- Data shown
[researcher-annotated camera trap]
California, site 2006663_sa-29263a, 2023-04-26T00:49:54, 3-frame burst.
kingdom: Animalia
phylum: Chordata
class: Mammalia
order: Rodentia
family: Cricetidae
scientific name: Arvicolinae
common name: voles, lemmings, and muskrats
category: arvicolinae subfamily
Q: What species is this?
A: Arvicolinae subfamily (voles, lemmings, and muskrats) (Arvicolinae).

...

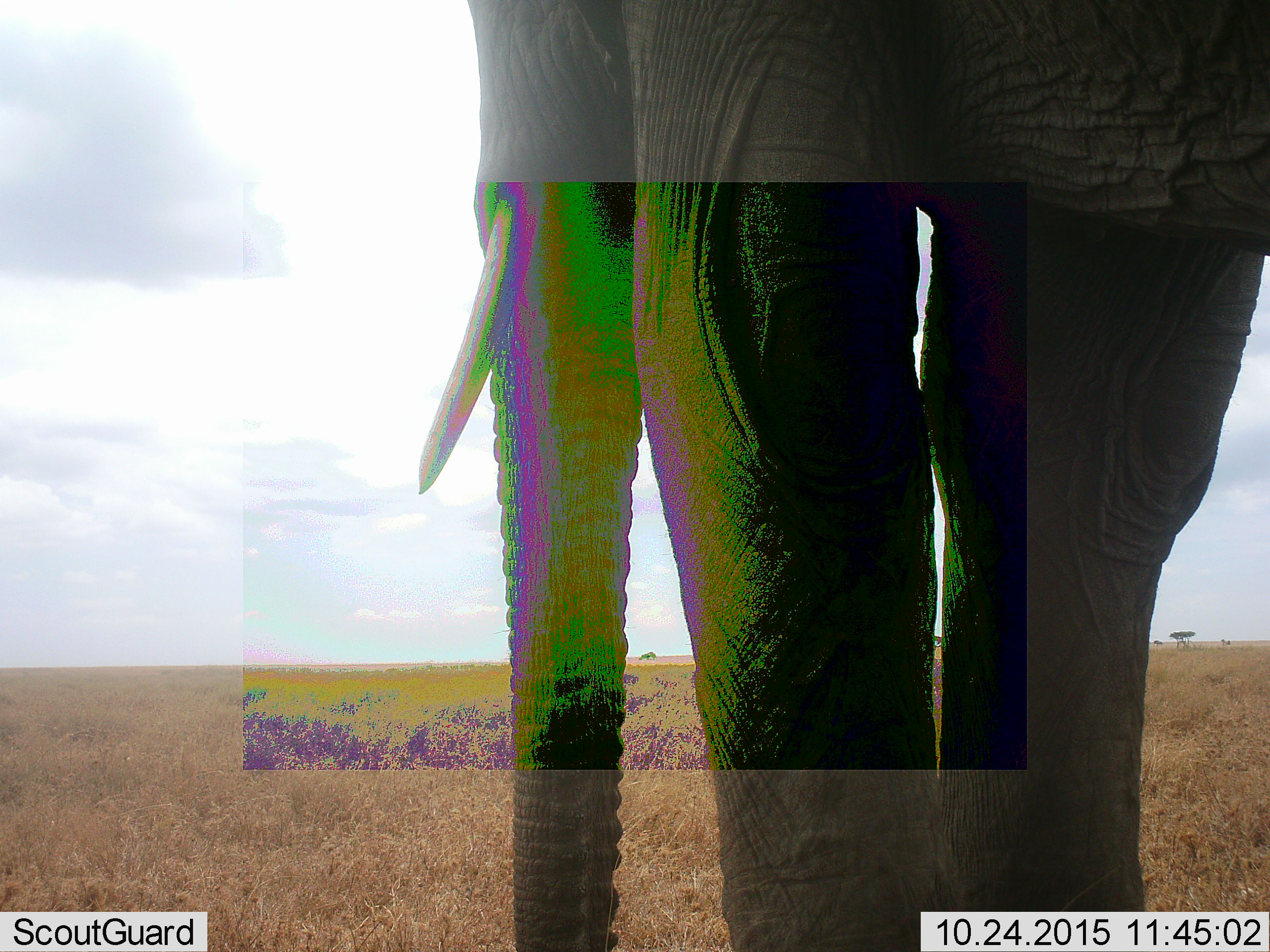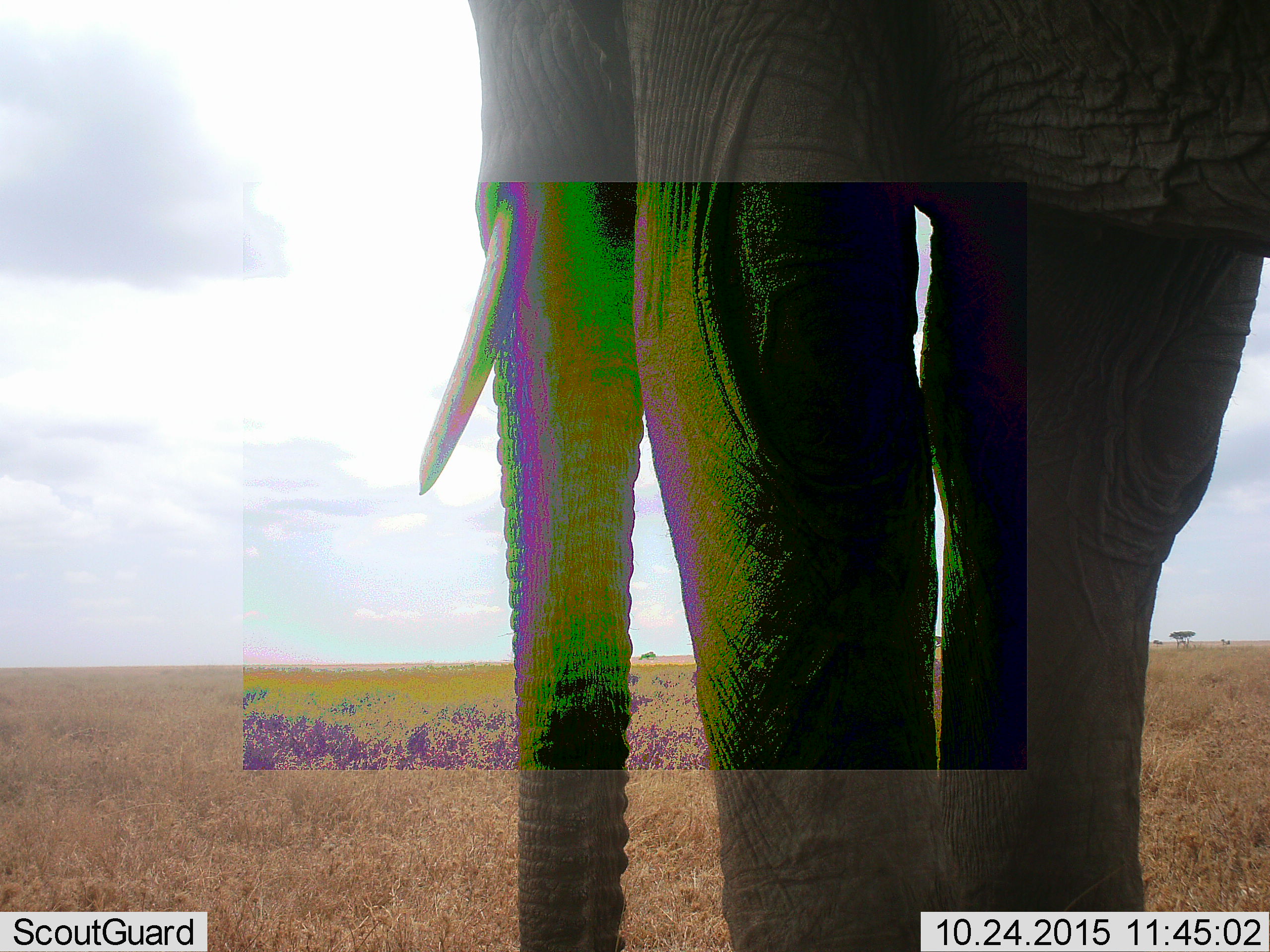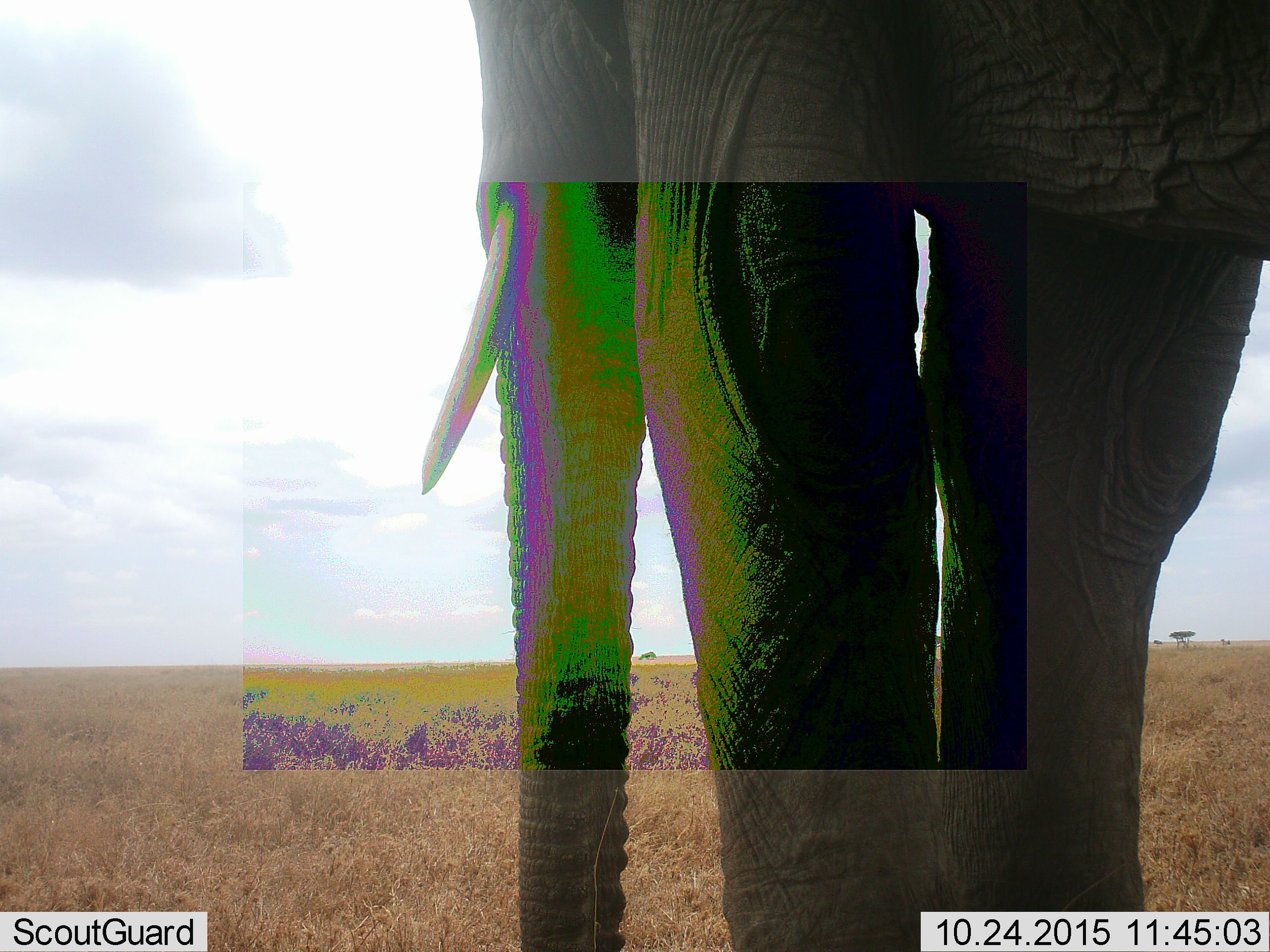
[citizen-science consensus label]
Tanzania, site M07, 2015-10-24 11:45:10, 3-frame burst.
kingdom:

- Instructions for the task
All lines above between those holding "family: Cricetidae" and "A: Arvicolinae subfamily", inclusive, must be set down unchanged, and no other line may be included.

- Result
family: Cricetidae
scientific name: Arvicolinae
common name: voles, lemmings, and muskrats
category: arvicolinae subfamily
Q: What species is this?
A: Arvicolinae subfamily (voles, lemmings, and muskrats) (Arvicolinae).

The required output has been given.